The Glove for Any AI Hand

Think of your AI as the hand and Clawd Cursor as the glove.

The hand has the intelligence — it reasons, plans, and decides what to do. The glove gives it grip on the physical world. Clawd Cursor wraps your entire desktop — every window, every button, every text field, every pixel — and exposes it as simple tool calls that any AI model can use.

Your AI is the brain. Clawd Cursor is the body.

If it's visible on your screen, Clawd Cursor can interact with it. Native apps, web apps, legacy software, internal tools, desktop games — anything with a GUI. No app-specific integrations needed. No APIs to configure per-service. One universal interface that turns any AI into a desktop operator.

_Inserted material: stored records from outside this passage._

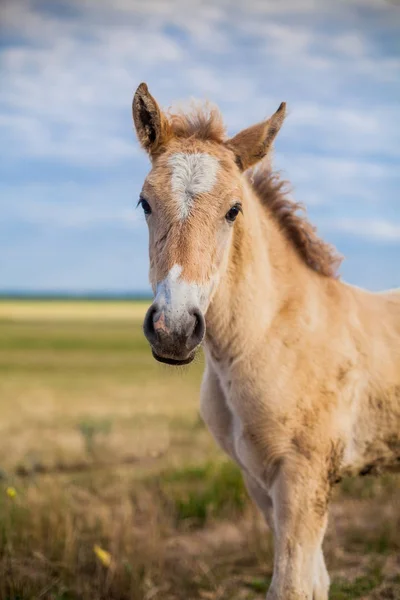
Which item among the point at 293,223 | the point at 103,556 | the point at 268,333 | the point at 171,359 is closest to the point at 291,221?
the point at 293,223

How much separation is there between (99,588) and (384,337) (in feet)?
9.46

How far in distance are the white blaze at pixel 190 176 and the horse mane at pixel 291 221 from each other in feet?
2.68

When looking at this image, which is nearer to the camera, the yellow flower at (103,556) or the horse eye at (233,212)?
the horse eye at (233,212)

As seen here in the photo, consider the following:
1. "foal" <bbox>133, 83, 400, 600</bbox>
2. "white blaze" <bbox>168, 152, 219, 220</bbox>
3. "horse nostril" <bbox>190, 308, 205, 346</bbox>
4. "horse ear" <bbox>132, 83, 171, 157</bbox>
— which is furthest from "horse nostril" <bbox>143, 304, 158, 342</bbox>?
"horse ear" <bbox>132, 83, 171, 157</bbox>

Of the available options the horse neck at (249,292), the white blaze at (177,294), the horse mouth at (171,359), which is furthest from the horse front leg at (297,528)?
the white blaze at (177,294)

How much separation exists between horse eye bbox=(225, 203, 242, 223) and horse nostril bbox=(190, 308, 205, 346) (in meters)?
0.68

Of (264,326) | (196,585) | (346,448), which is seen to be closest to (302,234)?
(264,326)

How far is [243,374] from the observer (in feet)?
12.6

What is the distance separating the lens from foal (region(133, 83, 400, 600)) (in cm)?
332

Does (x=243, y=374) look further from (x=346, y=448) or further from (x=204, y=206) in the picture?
(x=204, y=206)

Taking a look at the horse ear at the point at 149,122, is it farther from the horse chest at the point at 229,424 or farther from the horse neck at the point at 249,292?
the horse chest at the point at 229,424

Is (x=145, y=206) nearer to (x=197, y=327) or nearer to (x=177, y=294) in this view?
(x=177, y=294)

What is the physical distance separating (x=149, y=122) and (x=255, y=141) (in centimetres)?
65

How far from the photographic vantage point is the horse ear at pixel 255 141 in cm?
373
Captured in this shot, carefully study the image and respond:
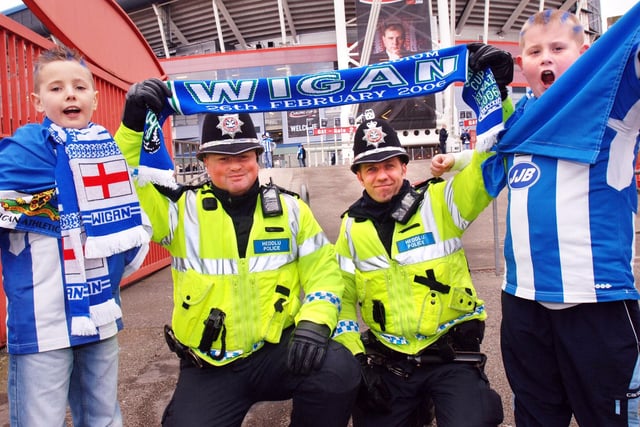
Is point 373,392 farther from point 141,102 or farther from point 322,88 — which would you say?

This is what makes v0.7.5 different from every other automation tool: it doesn't care which AI drives it. Claude, GPT, Gemini, Llama running locally, a custom model you trained yourself, or a simple Python script making function calls. If it can call tools, it can control your computer.

Your AI (any model)          Clawd Cursor (the glove)
  "Click the Send button"  ->  find_element + mouse_click
  "What's on screen?"      ->  desktop_screenshot + read_screen
  "Type my email"          ->  type_text
  "Open Chrome to gmail"   ->  open_app + navigate_browser
  "Read that table"        ->  cdp_read_text

Three Ways to Connect

Clawd Cursor is a tool server. It doesn't care which AI model drives it.

1. Built-in Agent (start)

Full autonomous agent with built-in LLM pipeline. Send a task, get a result.

clawdcursor start
curl http://localhost:3847/task -H "Content-Type: application/json" \
  -d '{"task": "Open Notepad and write a haiku about the ocean"}'

2. Tools-Only Server (serve)

Exposes 40 desktop tools via REST API. You bring the brain — Claude, GPT, Gemini, Llama, a script, anything.

clawdcursor serve

# Discover available tools (OpenAI function-calling format)
curl http://localhost:3847/tools

# Execute any tool
curl http://localhost:3847/execute/desktop_screenshot
curl http://localhost:3847/execute/mouse_click -d '{"x": 500, "y": 300}'
curl http://localhost:3847/execute/type_text -d '{"text": "Hello world"}'

3. MCP Mode (mcp)

Runs as an MCP tool server over stdio. Works with Claude Code, Cursor, Windsurf, Zed, or any MCP-compatible client.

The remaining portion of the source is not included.